As previously reported, the now-retired web browser will start redirecting users to the new Chromium-based Microsoft Edge when launching the Internet Explorer 11 desktop application.
“Users will still see the Internet Explorer icon on their devices (such as on the taskbar or in the Start menu) but if they click to open Internet Explorer, Microsoft Edge will open instead with easy access to IE mode,” said the General Manager for Microsoft Edge Enterprise Sean Lyndersay today.
“Eventually, Internet Explorer will be disabled permanently as part of a future Windows Update, at which point the Internet Explorer icons on users’ devices will be removed.” – but who knows? 😉
During this redirection process, the users data (including settings, favorites, and passwords) will be imported into Microsoft Edge to make the switch easier.

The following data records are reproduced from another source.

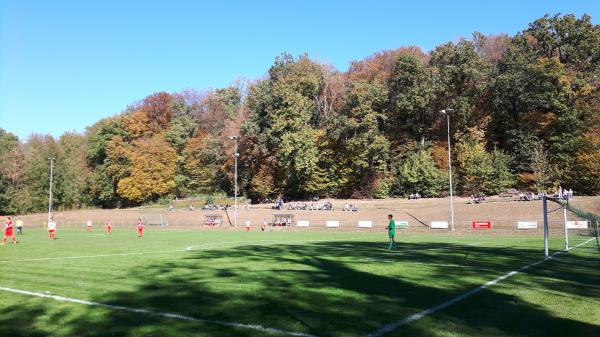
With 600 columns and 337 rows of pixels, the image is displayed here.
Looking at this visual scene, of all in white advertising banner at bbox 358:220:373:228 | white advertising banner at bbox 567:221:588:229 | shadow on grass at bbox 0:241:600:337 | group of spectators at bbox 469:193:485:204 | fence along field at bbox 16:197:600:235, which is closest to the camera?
shadow on grass at bbox 0:241:600:337

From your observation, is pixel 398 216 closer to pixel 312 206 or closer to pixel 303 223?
pixel 303 223

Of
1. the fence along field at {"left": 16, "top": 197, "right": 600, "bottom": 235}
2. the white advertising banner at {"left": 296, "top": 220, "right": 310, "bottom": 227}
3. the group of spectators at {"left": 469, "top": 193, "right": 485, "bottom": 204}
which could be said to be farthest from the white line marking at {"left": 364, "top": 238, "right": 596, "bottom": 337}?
the group of spectators at {"left": 469, "top": 193, "right": 485, "bottom": 204}

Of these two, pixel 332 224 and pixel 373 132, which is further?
pixel 373 132

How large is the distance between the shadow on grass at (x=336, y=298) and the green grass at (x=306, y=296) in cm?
3

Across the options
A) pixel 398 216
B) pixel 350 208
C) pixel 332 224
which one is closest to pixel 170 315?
pixel 332 224

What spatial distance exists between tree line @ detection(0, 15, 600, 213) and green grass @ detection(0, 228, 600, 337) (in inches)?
2012

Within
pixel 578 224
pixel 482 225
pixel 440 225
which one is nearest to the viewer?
pixel 578 224

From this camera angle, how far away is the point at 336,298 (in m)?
10.8

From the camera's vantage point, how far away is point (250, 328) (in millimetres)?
8180

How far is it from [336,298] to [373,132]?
6385 cm

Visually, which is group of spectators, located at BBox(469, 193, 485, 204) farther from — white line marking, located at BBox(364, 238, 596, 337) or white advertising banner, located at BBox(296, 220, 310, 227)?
white line marking, located at BBox(364, 238, 596, 337)

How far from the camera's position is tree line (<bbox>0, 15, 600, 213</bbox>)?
64.5 metres

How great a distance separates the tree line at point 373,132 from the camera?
64.5m

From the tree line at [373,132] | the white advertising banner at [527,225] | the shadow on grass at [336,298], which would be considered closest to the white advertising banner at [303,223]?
the tree line at [373,132]
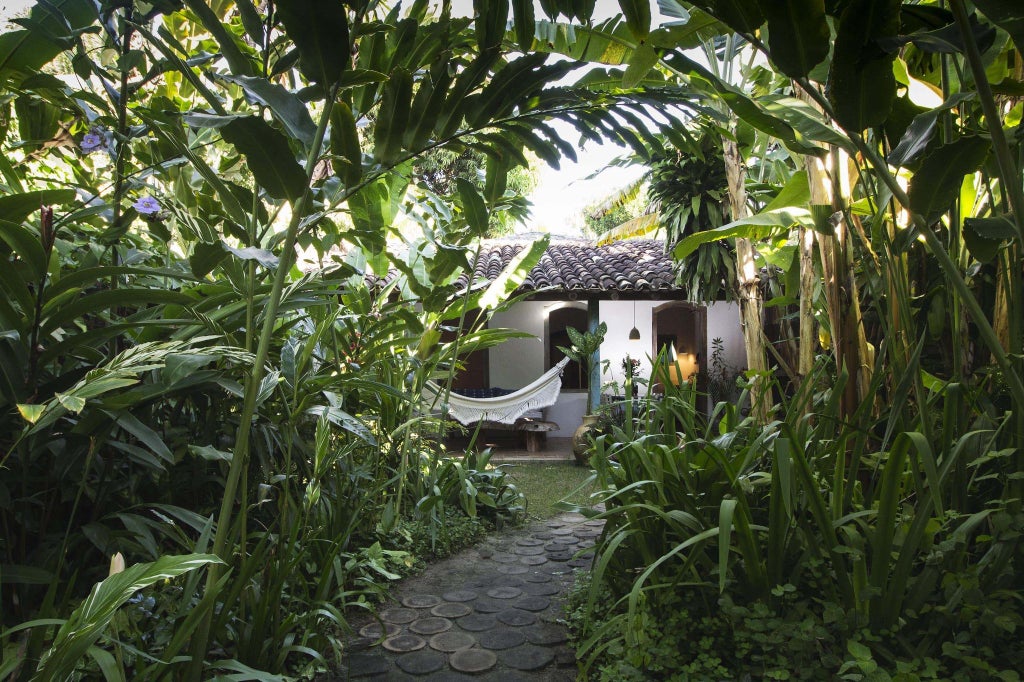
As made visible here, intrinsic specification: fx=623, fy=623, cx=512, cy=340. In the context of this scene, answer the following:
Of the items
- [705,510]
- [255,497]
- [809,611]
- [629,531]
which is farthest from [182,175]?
[809,611]

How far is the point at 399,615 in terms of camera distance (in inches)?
79.4

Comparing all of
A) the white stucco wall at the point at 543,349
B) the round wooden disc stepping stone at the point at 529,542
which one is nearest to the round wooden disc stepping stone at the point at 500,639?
the round wooden disc stepping stone at the point at 529,542

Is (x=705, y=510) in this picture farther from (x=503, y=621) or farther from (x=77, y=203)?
(x=77, y=203)

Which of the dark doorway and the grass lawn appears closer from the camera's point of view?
the grass lawn

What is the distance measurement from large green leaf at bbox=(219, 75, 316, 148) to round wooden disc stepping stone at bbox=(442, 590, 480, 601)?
1618 millimetres

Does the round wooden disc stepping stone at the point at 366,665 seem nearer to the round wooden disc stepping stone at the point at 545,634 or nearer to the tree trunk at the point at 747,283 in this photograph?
the round wooden disc stepping stone at the point at 545,634

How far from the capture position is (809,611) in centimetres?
128

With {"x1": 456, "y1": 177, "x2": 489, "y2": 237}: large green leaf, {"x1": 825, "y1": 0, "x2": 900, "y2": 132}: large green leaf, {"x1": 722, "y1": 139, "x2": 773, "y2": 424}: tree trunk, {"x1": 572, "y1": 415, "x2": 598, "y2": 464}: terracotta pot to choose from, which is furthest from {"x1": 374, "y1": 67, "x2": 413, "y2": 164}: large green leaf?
{"x1": 572, "y1": 415, "x2": 598, "y2": 464}: terracotta pot

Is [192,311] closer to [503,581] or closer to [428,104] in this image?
[428,104]

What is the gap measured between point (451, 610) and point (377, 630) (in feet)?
0.87

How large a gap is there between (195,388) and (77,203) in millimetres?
509

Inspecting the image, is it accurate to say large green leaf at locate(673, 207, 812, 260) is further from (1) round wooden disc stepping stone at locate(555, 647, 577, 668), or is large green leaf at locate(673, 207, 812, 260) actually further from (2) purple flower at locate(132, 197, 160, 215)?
(2) purple flower at locate(132, 197, 160, 215)

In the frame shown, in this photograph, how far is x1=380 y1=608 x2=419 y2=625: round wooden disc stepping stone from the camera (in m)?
1.96

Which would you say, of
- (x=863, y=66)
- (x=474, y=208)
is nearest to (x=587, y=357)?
(x=474, y=208)
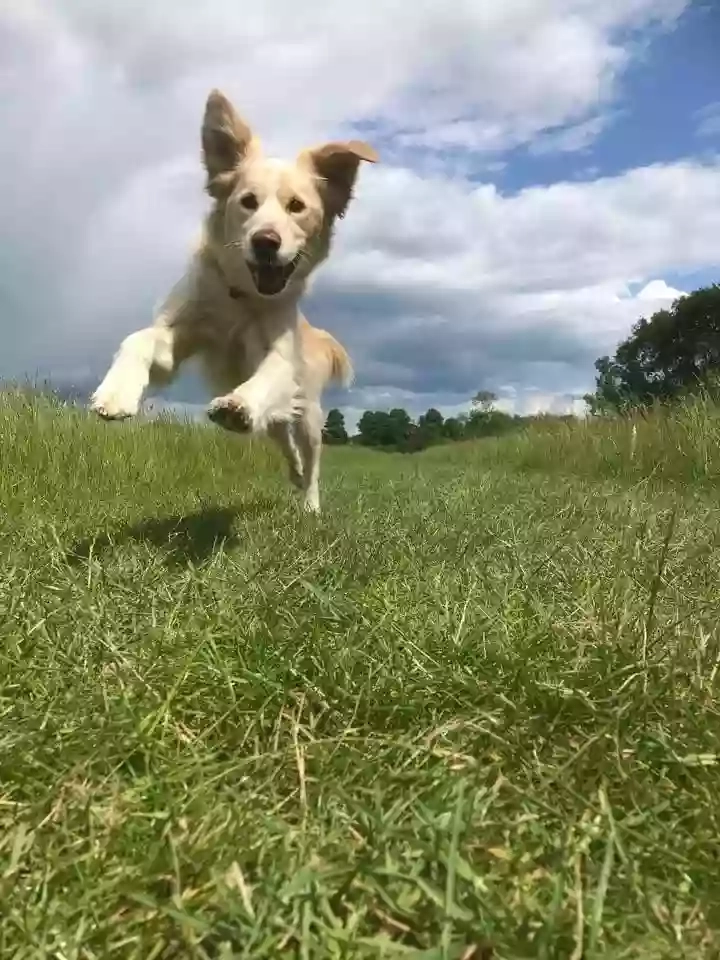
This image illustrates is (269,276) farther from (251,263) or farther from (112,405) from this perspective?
(112,405)

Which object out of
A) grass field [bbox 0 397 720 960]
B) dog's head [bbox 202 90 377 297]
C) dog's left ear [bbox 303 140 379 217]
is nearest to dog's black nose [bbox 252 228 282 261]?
dog's head [bbox 202 90 377 297]

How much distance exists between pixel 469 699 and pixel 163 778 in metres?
0.55

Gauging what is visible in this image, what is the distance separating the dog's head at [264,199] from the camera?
13.0ft

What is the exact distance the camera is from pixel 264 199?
4051 mm

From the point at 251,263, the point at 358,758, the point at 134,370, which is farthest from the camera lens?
the point at 251,263

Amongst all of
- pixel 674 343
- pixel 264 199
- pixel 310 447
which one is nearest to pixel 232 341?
pixel 264 199

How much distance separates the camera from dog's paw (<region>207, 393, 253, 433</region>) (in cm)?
324

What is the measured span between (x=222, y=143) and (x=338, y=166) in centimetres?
61

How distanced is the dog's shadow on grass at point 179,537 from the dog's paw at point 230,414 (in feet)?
1.46

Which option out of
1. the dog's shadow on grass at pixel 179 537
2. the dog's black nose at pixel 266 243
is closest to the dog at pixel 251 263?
the dog's black nose at pixel 266 243

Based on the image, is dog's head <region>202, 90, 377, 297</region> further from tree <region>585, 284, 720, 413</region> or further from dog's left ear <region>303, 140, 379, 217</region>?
tree <region>585, 284, 720, 413</region>

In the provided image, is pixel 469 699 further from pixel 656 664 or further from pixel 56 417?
pixel 56 417

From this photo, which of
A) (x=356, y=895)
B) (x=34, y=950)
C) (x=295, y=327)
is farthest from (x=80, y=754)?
(x=295, y=327)

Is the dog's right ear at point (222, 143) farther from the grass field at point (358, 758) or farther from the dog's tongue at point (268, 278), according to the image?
the grass field at point (358, 758)
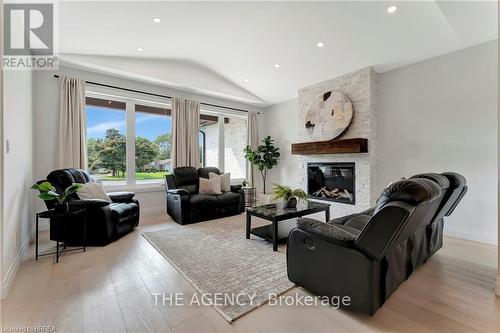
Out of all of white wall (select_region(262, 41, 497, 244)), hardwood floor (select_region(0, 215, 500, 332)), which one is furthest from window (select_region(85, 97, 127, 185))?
white wall (select_region(262, 41, 497, 244))

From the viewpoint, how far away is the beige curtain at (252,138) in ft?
20.3

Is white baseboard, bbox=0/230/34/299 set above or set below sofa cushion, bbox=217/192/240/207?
below

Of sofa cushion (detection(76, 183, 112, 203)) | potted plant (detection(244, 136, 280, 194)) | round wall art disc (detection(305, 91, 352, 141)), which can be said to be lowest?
sofa cushion (detection(76, 183, 112, 203))

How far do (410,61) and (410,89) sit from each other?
1.48ft

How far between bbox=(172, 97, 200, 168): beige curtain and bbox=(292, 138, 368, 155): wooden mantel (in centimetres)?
229

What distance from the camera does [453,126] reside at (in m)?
3.36

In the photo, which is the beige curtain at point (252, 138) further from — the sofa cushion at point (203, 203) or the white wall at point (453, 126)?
the white wall at point (453, 126)

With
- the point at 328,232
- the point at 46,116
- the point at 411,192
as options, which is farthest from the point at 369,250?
the point at 46,116

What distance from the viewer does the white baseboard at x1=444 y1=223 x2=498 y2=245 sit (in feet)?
9.97

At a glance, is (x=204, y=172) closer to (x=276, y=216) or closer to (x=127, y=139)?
(x=127, y=139)

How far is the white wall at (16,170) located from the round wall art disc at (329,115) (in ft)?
15.0

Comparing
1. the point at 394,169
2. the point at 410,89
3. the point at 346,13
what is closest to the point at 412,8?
the point at 346,13

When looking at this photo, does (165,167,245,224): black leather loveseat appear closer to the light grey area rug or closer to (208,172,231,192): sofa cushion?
(208,172,231,192): sofa cushion

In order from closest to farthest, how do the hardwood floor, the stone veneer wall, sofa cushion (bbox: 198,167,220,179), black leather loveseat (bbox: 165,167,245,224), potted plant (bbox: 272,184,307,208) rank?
the hardwood floor
potted plant (bbox: 272,184,307,208)
black leather loveseat (bbox: 165,167,245,224)
the stone veneer wall
sofa cushion (bbox: 198,167,220,179)
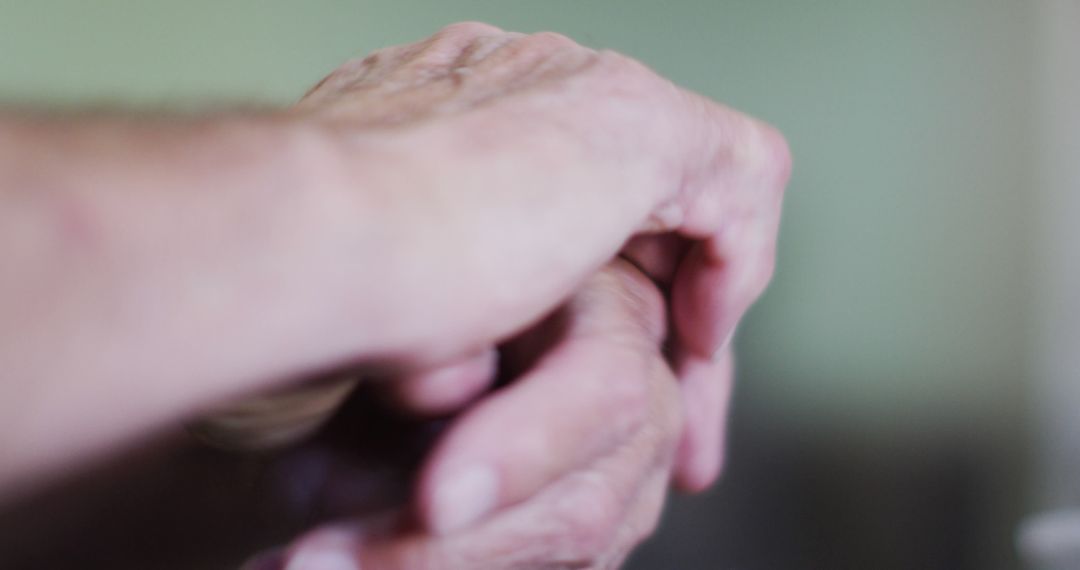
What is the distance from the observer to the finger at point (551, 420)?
30 centimetres

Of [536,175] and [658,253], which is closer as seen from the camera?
[536,175]

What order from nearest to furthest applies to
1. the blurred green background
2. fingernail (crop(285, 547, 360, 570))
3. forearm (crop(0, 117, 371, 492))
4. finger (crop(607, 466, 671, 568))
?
1. forearm (crop(0, 117, 371, 492))
2. fingernail (crop(285, 547, 360, 570))
3. finger (crop(607, 466, 671, 568))
4. the blurred green background

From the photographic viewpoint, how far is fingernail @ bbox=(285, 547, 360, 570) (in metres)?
0.32

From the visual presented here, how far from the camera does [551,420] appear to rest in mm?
338

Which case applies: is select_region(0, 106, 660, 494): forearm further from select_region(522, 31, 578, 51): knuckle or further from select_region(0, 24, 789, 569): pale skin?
select_region(522, 31, 578, 51): knuckle

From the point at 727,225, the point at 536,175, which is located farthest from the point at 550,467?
the point at 727,225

Microsoft will also add a “Reload in IE mode” button to Edge’s toolbar to help users quickly launch sites requesting to be opened in Internet Explorer using IE mode.
Internet Explorer has been automatically launching Microsoft Edge when visiting incompatible sites starting in around October 2020.
The list of incompatible sites (managed by Microsoft) currently contains 1,427 sites, including Twitter, Facebook, Instagram, Google Drive, Microsoft Teams, and many others where more will be added over time.
Microsoft Edge is the future
While officially retired from multiple Windows 10 versions and not shipping with Windows 11, Internet Explorer will still be available on Windows 7 ESU, Windows 8.1, and all versions of Windows 10 LTSC client, IoT, and Server.
On systems running these Windows versions, the web browser will continue receiving technical support and security updates for the lifecycle of the Windows version it runs on.
Microsoft has been encouraging customers to switch from Internet Explorer to Microsoft Edge for years—you can learn more about IE mode and how to make the switch in this getting started guide.
“Customers are encouraged to move to Microsoft Edge with IE mode. IE mode enables backward compatibility and will be supported through at least 2029,” Redmond says.
To enable IE mode in Microsoft Edge, you have to go to edge://settings/defaultbrowser, enable the ‘Allow sites to be reloaded in Internet Explorer‘ option, and restart the web browser.
In August 2020, Microsoft first announced plans to ditch support for Internet Explorer 11 web browsers in Windows 10 and Microsoft 365, with an official announcement of the retirement issued on May 19, 2021. Read more here to.
Microsoft also discontinued IE support in Teams on November 30, 2020, and ended support across Microsoft 365 apps and services on August 17, 2021.
Other Microsoft apps and services have also ended support for Internet Explorer over the last years—a complete list is available here.
Windows releases where Internet Explorer will still be available after June 15, 2022, include Windows 7 ESU, Windows 8.1, and all versions of Windows 10 LTSC client, IoT, and Server.
“The Internet Explorer (IE) 11 desktop application will end support for Windows 10 semi-annual channel starting June 15, 2022,” Microsoft says on the IE11 lifecycle page.
As Microsoft further explains, “for supported operating systems, Internet Explorer 11 will continue receiving security updates and technical support for the lifecycle of the Windows version on which it is installed.”